Home » The Challenge trailer ushers in dystopia

The Challenge trailer ushers in dystopia

by Manilla Greg
0 comment


Pretend for a second that Squid Game isn’t a chilling commentary on the evils of capitalism and that it’s really simply enjoyable and video games. That’s what it should take to take pleasure in Squid Game: The Challenge, Netflix’s actuality competitors based mostly on the hit South Korean drama. The collection premieres November 22, and a brand new trailer launched on Friday teases the antics to come back.

Here’s the official synopsis: “456 actual gamers will enter the sport in pursuit of a life-changing reward of $4.56 million. As they compete via a collection of video games impressed by the unique present – plus stunning new additions – their methods, alliances, and character shall be put to the take a look at whereas opponents are eradicated round them.”

Squid Game: The Challenge | Official Teaser | Netflix

$4.56 million is a whopping reward—the “largest money prize in actuality present historical past,” in response to the trailer. “People do a complete lot worse for a complete lot much less,” one contestant observes.

At threat of stating the plain, bringing Squid Game to life is an instance of massively lacking the purpose. It’s a narrative concerning the horror of spectacle and turning the striving of the oppressed into leisure for the oppressor. It’s a kind of a Russian nesting doll of dystopia, the place the enormous entertainment-tech behemoth of Netflix is dangling a near-unimaginable sum of money in entrance of a group of normal individuals. And whereas nobody on this model of the sport really dies (although a number of of them had been injured), pulling the competitors out of the context of the present strips away the message, which is that the competitors is definitely fairly evil, and the truth that the characters are determined sufficient to compete is a poor reflection of our society.

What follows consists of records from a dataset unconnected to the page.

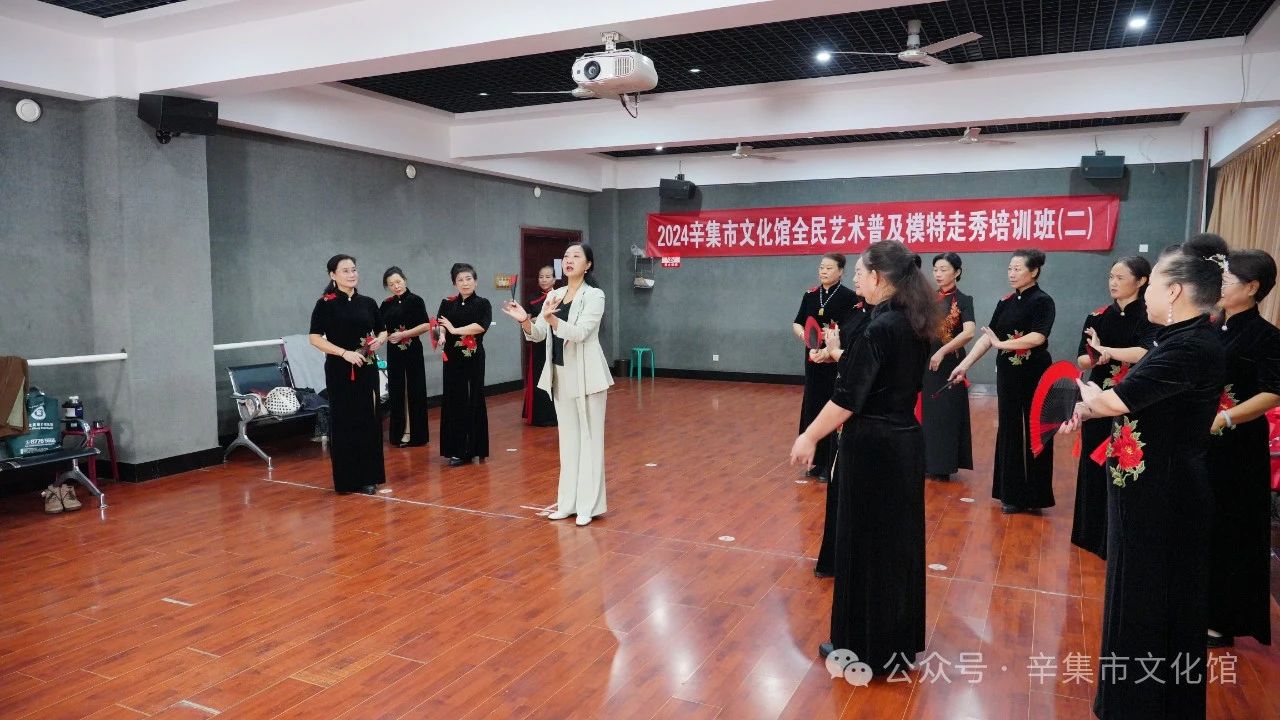 2024辛集市文化館全民藝術(shù)普及模特走秀培訓(xùn)班(二)于11月7日開課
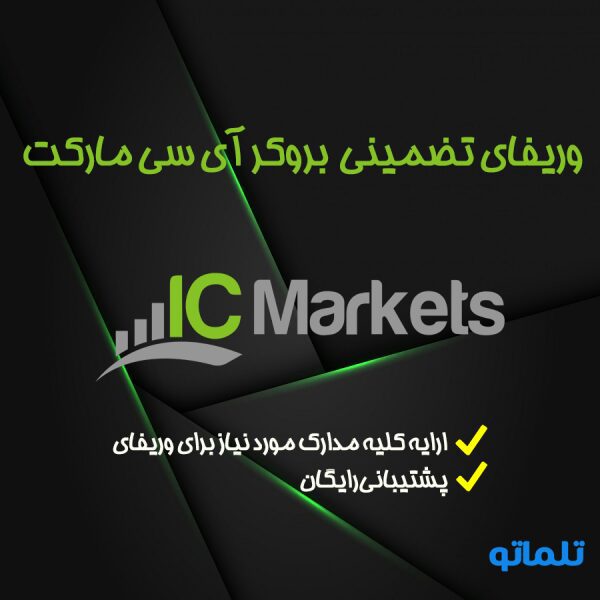 وریفای و احراز هویت حساب بروکر و کارگزاری IC Markets با استفاده از مدارک فیک هویتی | ایجاد حساب کاربری در ای سی مارکت IC Markets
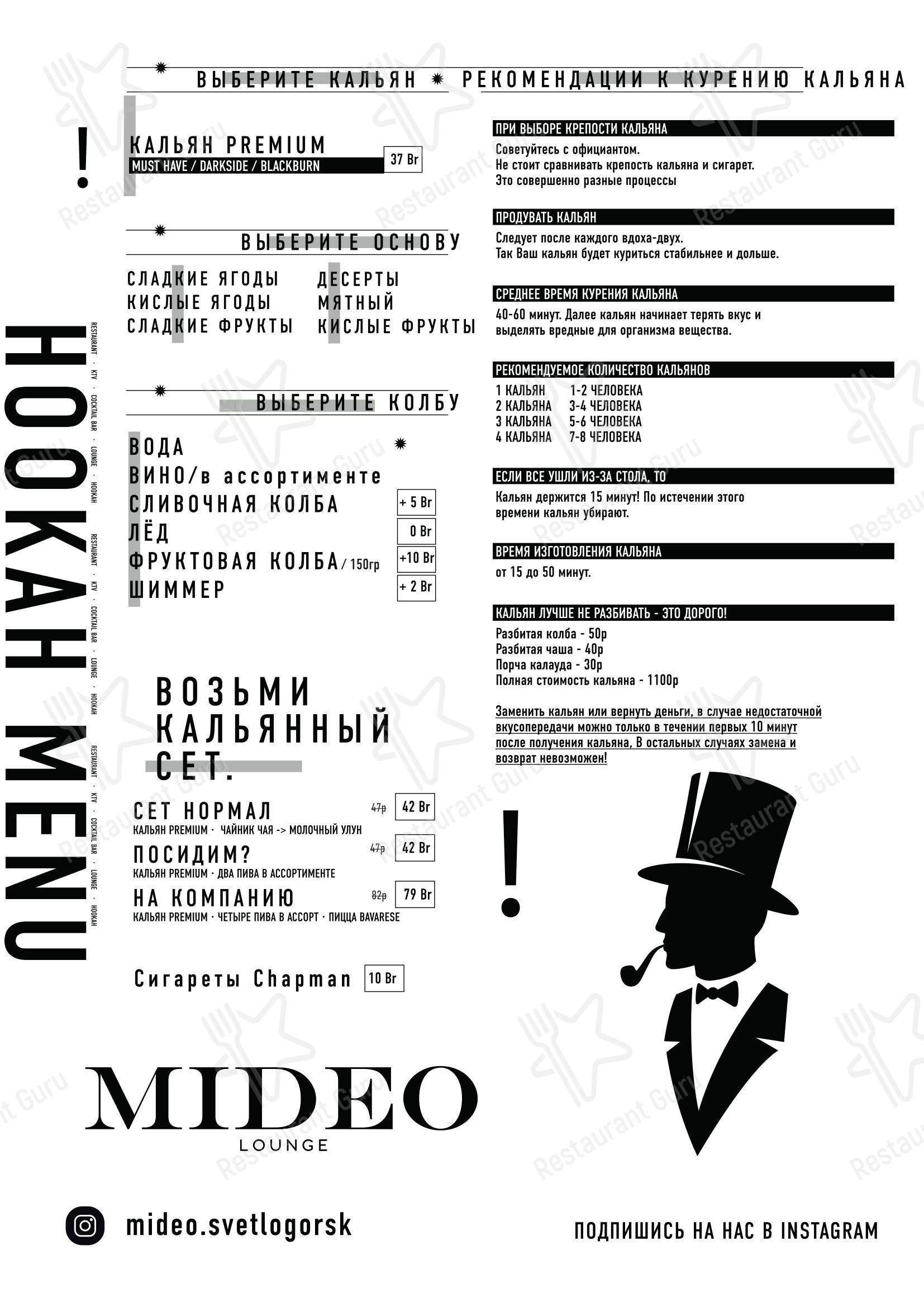 Меню напитков ресторана Мидэо в Светлогорске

Furthermore, Netflix has made an enormous funding in South Korean leisure. On high of dropping an enormous money prize on one fortunate contestant for Squid Game: The Challenge, co-CEO Ted Sarandos introduced earlier this 12 months that the corporate would spend $2.5 billion on South Korean tv. Yet as of August, Netflix has reportedly outright ignored the Korea Broadcasting Actors Union requires fairer compensation, issues which have additionally been raised by these exhibits’ writers and crews. (In a press release to the Los Angeles Times, Netflix mentioned it pays honest charges that “meet or exceed Korean legislation.”) Despite the large success of Squid Game, writer-director Hwang Dong-hyuk was solely paid per his unique contract: “I’m not that wealthy,” he instructed The Guardian. “But I do have sufficient. I’ve sufficient to place meals on the desk. And it’s not like Netflix is paying me a bonus.” (For the report, he inspired individuals to not take issues “too critically” when the truth present was introduced.)

All this to say, it’s onerous to separate Squid Game and the real-life circumstances that impressed it from Squid Game: The Challenge. Netflix is making a giant wager on it, although, so we’ll see how many individuals are in a position to take their considering caps off and tune in for some good old style enjoyable. Are you not entertained?